A viúva contou que Anderson se preparava para uma vaga de mecânico de aviação, formação que ele tinha e queria seguir. No tribunal, o promotor mostrou áudios do homem em sua última conversa com a esposa e um vídeo dele descobrindo que seria pai: um dos seus maiores sonhos.
Ágatha lembrou que o filho era desejado desde a época do namoro, e que Anderson sofreu ao saber que ele teria uma condição especial rara, mas que não perdeu a fé e sempre deu apoio à mulher. Para ela, o filho sofreu consequências psicológicas no desenvolvimento por conta da morte do pai.
Arthur, que tinha 1 ano e 8 meses, teve ainda um exame genético prejudicado pelo crime pois dependia da coleta de Anderson. O exame fazia parte da investigação do diagnóstico do menino.
“Eu nunca tinha feito nada sem o Anderson, sempre tive ele ao meu lado. Eu tinha 27 anos e não consegui processar tudo. Eram várias coisas para equilibrar, não sabia se voltava a estudar, queria fazer algo pra mim.
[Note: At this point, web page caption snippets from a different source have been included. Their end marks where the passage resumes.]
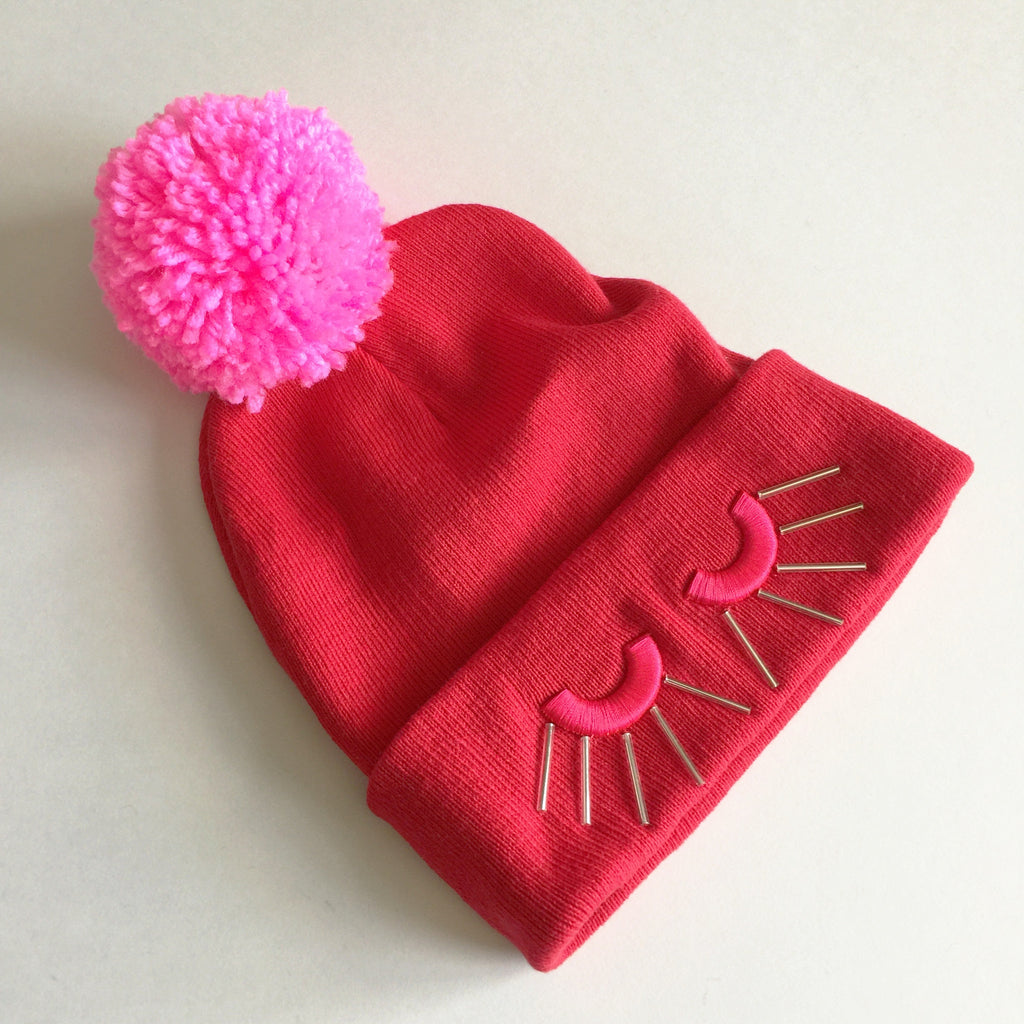 Snooze Stocking Cap - red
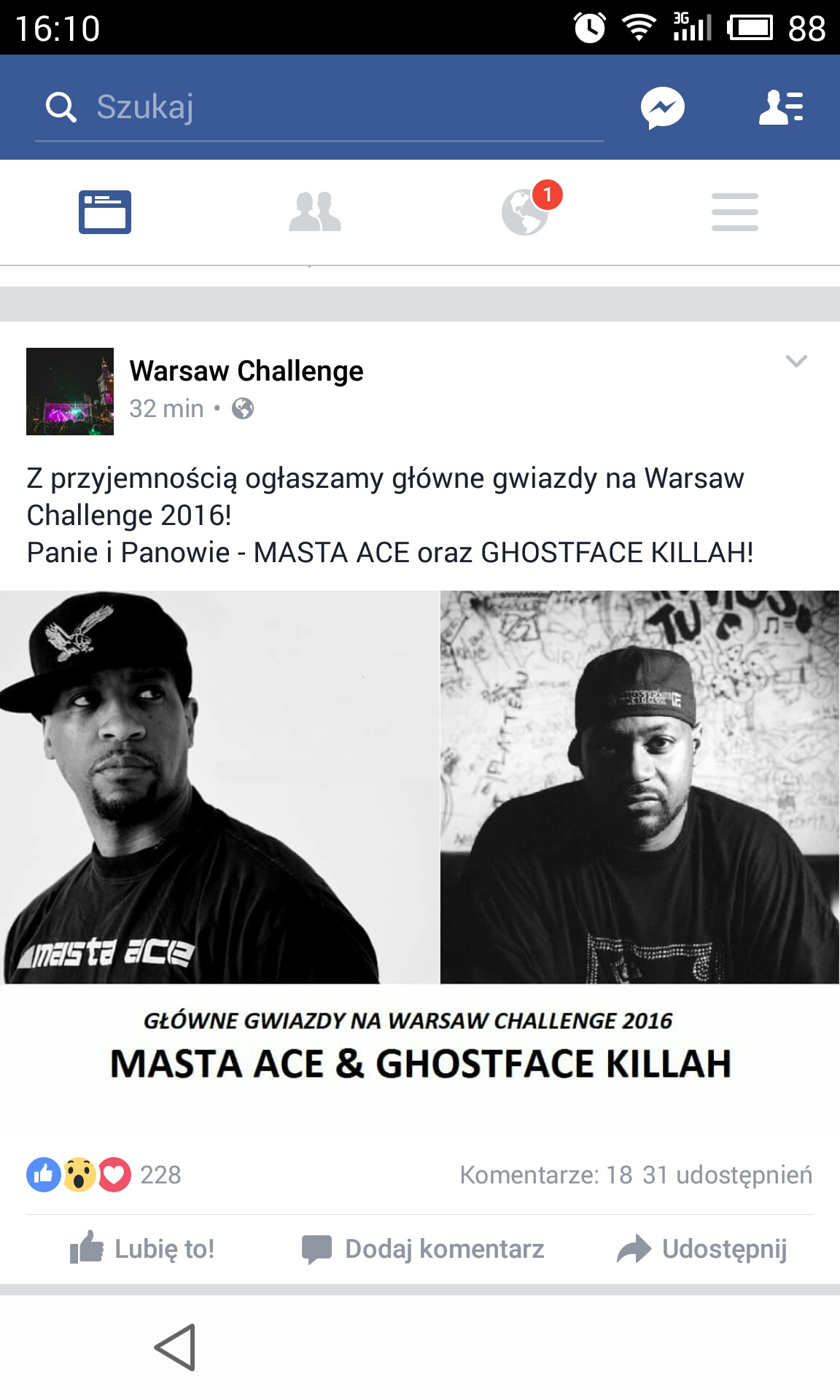 Masta Ace i Ghostface Killah na Warsaw Challenge!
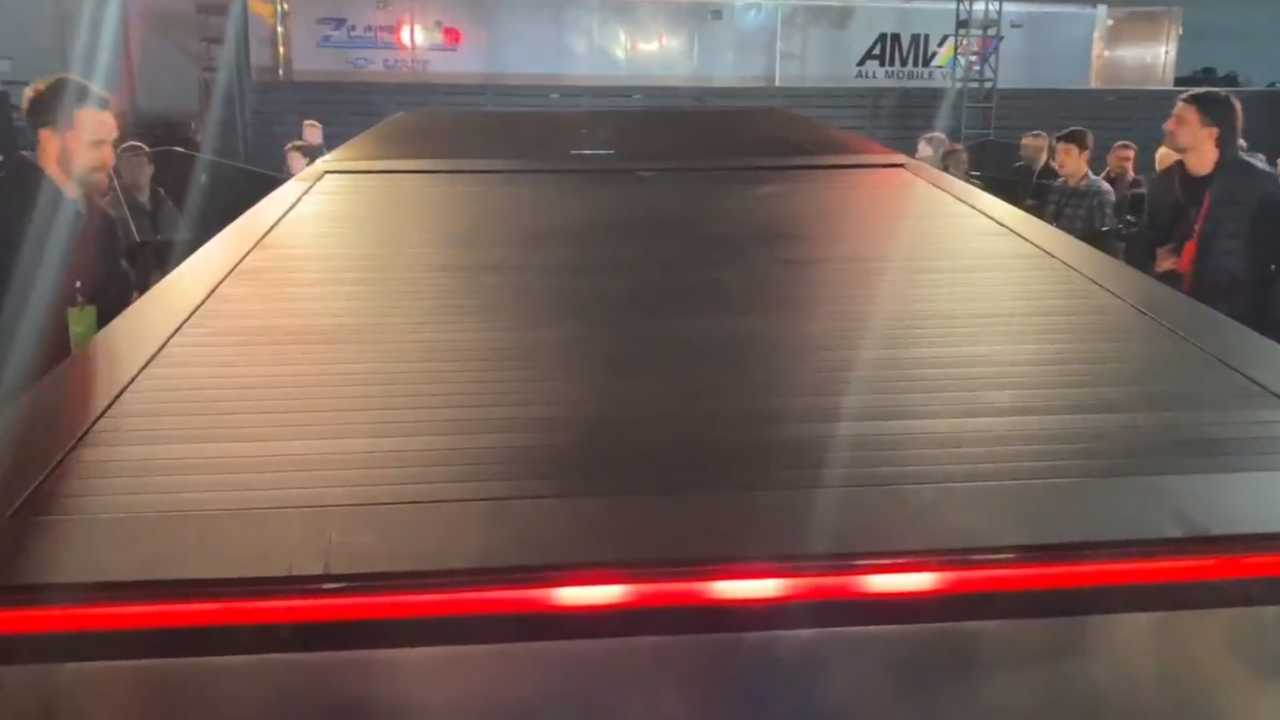 The Tesla Cybertruck Tonneau Cover Is Cool And Strategic At The Same Time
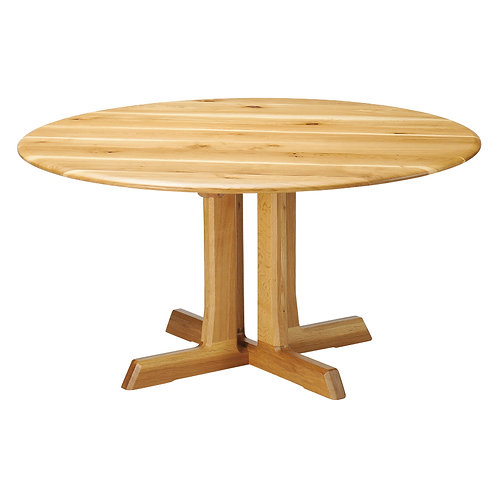 Kizashi Dining Table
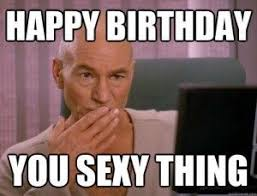 Adult Birthday Memes - happy birthday meme free large images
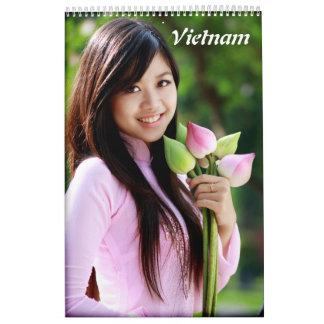Ao Dai Vietnam Calendriers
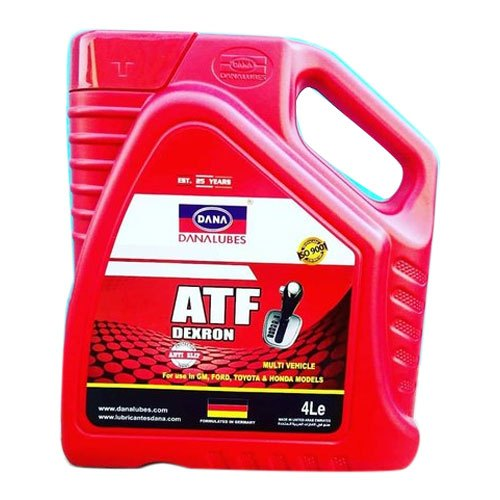 Automatic Atf Transmission Fluid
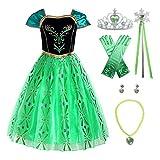 ReliBeauty Disfraz de Princesa Anna niña, Verde Manzana,con Accesorios (9)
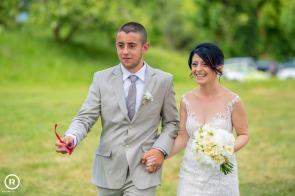 cascina-ghisolfa-matrimonio (26)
Eu lembro de uma frase que meu pai me disse: ‘tudo que eu fizesse a partir dali seria a 1ª vez sem o Anderson’”, relembra ela.
5ª testemunha: Carlos Alberto Paúra Júnior
O investigador falou sobre o processo de investigação para definir que o carro usado no crime foi clonado e para localização das placas.
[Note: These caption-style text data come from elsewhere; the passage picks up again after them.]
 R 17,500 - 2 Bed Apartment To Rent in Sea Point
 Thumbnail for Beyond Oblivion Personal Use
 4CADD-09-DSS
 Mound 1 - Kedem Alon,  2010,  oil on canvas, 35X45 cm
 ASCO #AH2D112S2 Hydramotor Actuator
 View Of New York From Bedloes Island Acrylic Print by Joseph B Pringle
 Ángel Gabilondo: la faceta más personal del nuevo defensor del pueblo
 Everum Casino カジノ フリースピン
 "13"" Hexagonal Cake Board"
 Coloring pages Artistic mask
6ª testemunha: Luismar Cortelettili
Luismar Cortelettili, agente da Polícia Civil do Rio, explicou como foi estabelecido nas investigações que Élcio de Queiroz esteve na região da casa de Ronnie Lessa no dia do crime e que estiveram na região do Bar Resenha após o crime.
7ª testemunha: Carolina Rodrigues Linhares
Foi exibido uma gravação de um depoimento da perita criminal, Carolina Rodrigues Linhares. No vídeo, ela explicou como foi feita a perícia em estojos de projéteis recolhidos no dia do crime e a comparação com a submetralhadora MP5, de calibre 9 mm que foi usada no crime. A conclusão que essa arma foi usada foi tomada após a reprodução simulada do caso.
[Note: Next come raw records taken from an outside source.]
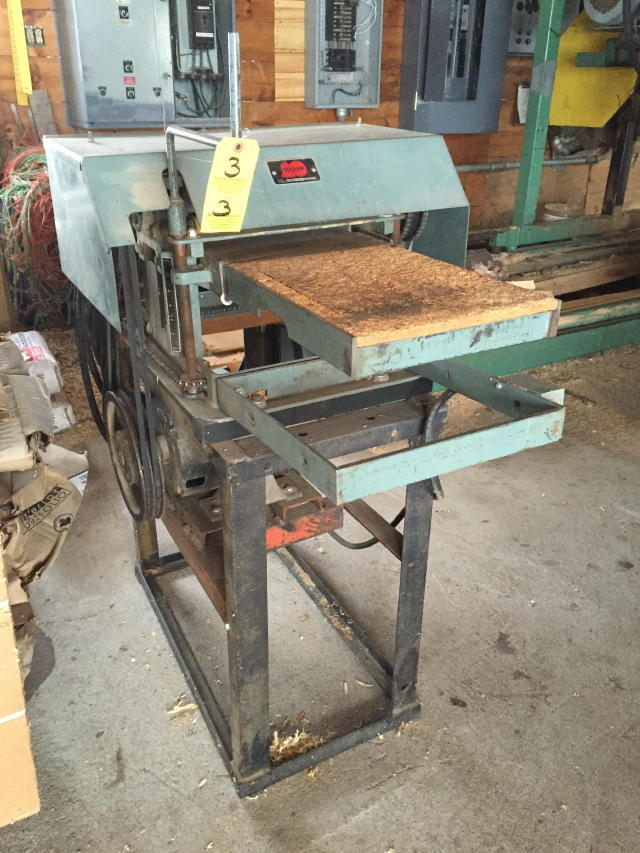 Timed Online Auction Sawmill Amp Support Equip Baker 4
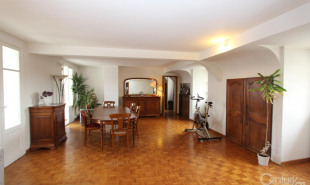 produit d'investissement Appartement 6 pièces Amiens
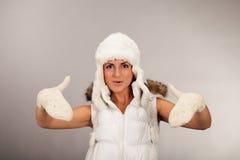 Ready per l'inverno Immagine Stock Libera da Diritti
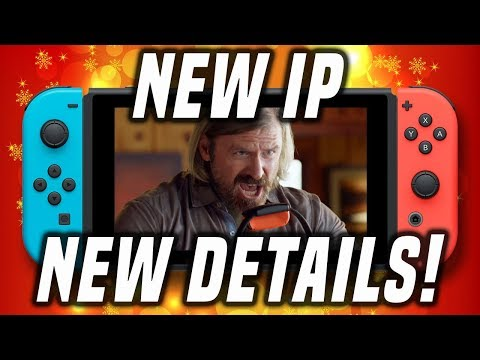 So There IS A New Switch Game Coming In December! NEW IP!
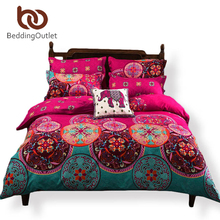 BeddingOutlet Magenta Bedding Set Bedspread for Wedding Boho Duvet Cover Noble Bohemia Bedclothes 4Pcs Twin Queen jogo de cama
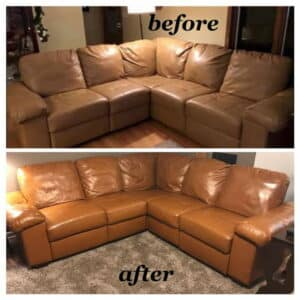 Before and after leather couch restoration cognac color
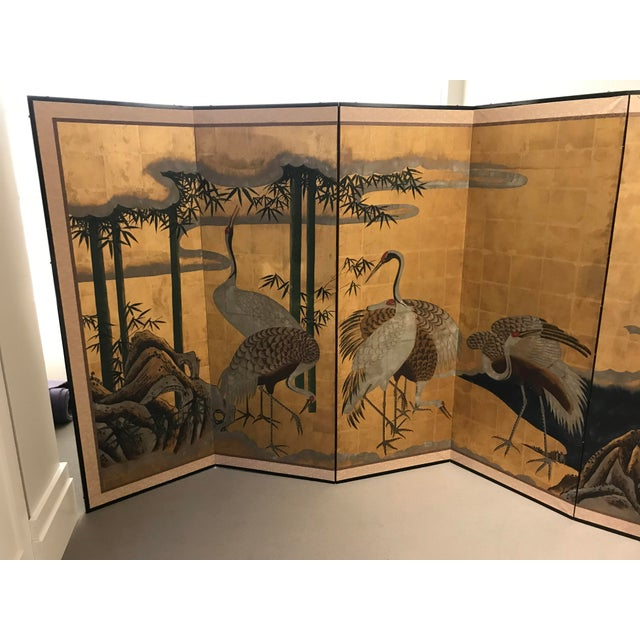 Late 18th Century 18th Century Japanese Byobu Hand Painted Cranes Watercolor Gold Leaf on Paper For Sale - Image 5 of 8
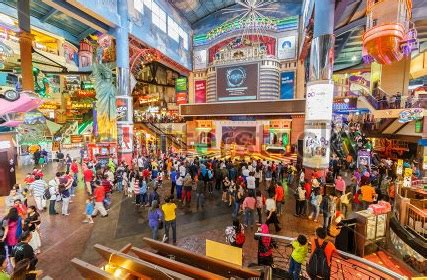 tempat wisata  genting malaysia  menarik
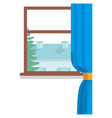 window inside with view on neighbors house vector image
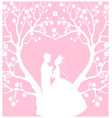 wedding cardwith groom and bride vector image vector image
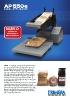 AP550e aplicador de etiquetas para superficies planas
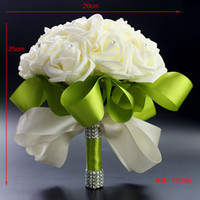 Wholesale Cheap Crystal Beads Decoration - 2015 Hot Bridal Wedding Bouquet Wedding Decoration Artificial Bridesmaid Bouquets Beads Crystal Fake Flower Rose Cream Green Cheap
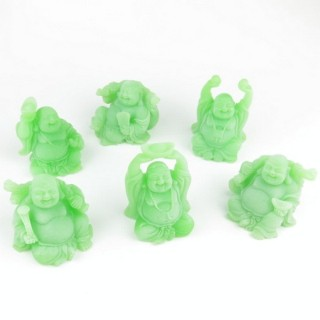 30825-04 SET OF 6 RESIN LAUGHING BUDDHA OF APROX. 6 CM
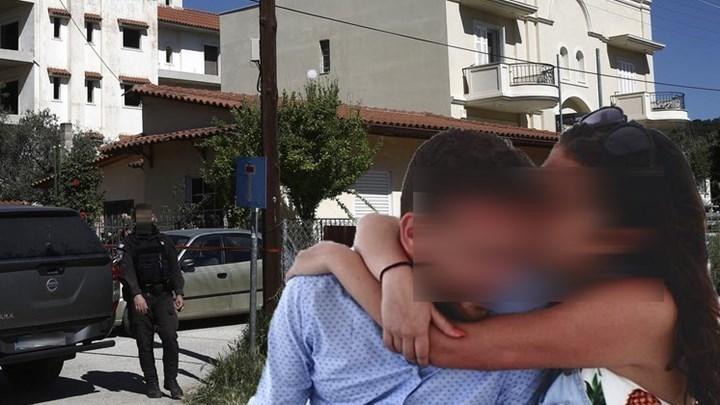 Αυτοί είναι οι λόγοι για τους οποίους η ΕΛΑΣ θεωρεί ύποπτο τον 36χρονο Γεωργιανό   tanea.gr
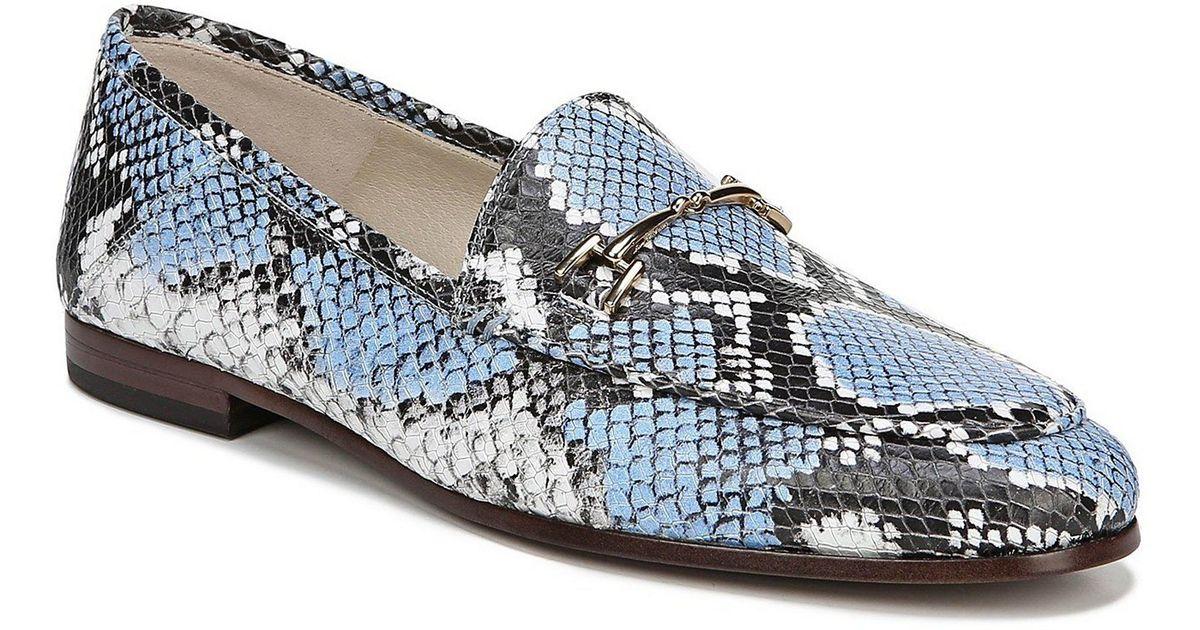 02cf086a8db Lyst - Sam Edelman Loraine Loafers in Blue - Save 30%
8ª testemunha: Guilhermo Catramby
Delegado de Polícia Federal, Catramby foi a primeira testemunha de defesa. Ele detalhou a investigação da PF sobre o caso, disse que havia um cenário “árido” na apuração do crime e falou sobre o que as colaborações dos acusados trouxeram. “A colaboração do Élcio levou a investigação a outro patamar”, afirmou.
9ª testemunha: Marcelo Pasqualetti
O policial federal Marcelo Pasqualetti foi convocado pela defesa de Ronnie Lessa. Ele falou sobre as investigações sobre a arma usada no crime e disse q a PF não conseguiu confirmar como o Lessa a conseguiu.
Réu: Ronnie Lessa
O assassino confesso de Marielle e Anderson deu detalhes sobre como cometeu os crimes, o que abalou parentes das vítimas. Ele também disse que Marielle se tornou “pedra no caminho” dos mandantes do assassinato. Ronnie também deu detalhes sobre como o crime foi cometido, como o momento do emparelhamento do carro dirigido por Élcio Queiroz no momento em que ele fez os disparos. Posteriormente, também pediu desculpas às famílias das vítimas.
Réu: Élcio Queiroz
O ex-PM Élcio Queiroz, que dirigiu o Cobalt usado no atentado, contou em seu depoimento que não conhecia Marielle Franco antes do assassinato e que não sabia do plano para matar a vereadora. Segundo ele, até o dia do crime, ele não sabia que Lessa tinha Marielle como um alvo. Élcio também contou que não sabia que participaria de um homicídio até chegar no local do evento onde estava a vereadora, na Lapa. Segundo ele, Lessa o chamou para um “trabalho” e disse que ele precisaria dirigir, mas sem dar detalhes do “trabalho.
Após o crime, o réu contou que foi junto com Lessa para um bar na Barra da Tijuca, onde ficaram bebendo até a madrugada. Élcio também contou que Lessa disse para ele que a motivação para o crime era pessoal.
O ex-PM ainda afirmou que, desde a sua prisão, queria fazer um acordo de delação premiada para tentar redução de pena.